● Exercise
Exclude the pictures and transcribe the rest of the data below exactly.

● Dataset excerpt
* * *
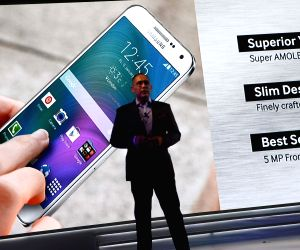 Samsung launches new smartphones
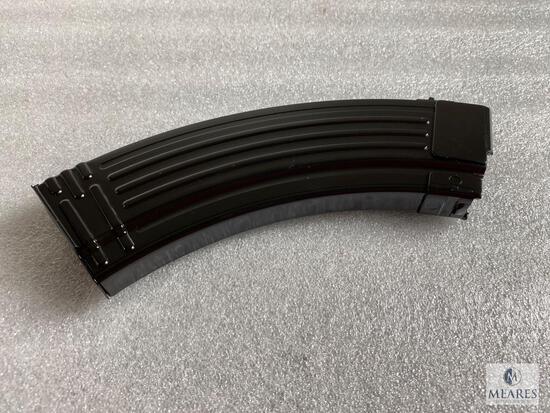 New 30 Round Steel AK-47 7.62x39 Rifle Magazine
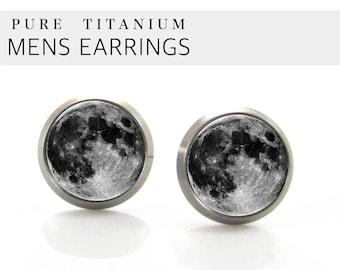 Earrings For Men Etsy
* * *
● Exercise answer
 Samsung launches new smartphones
 New 30 Round Steel AK-47 7.62x39 Rifle Magazine
 Earrings For Men Etsy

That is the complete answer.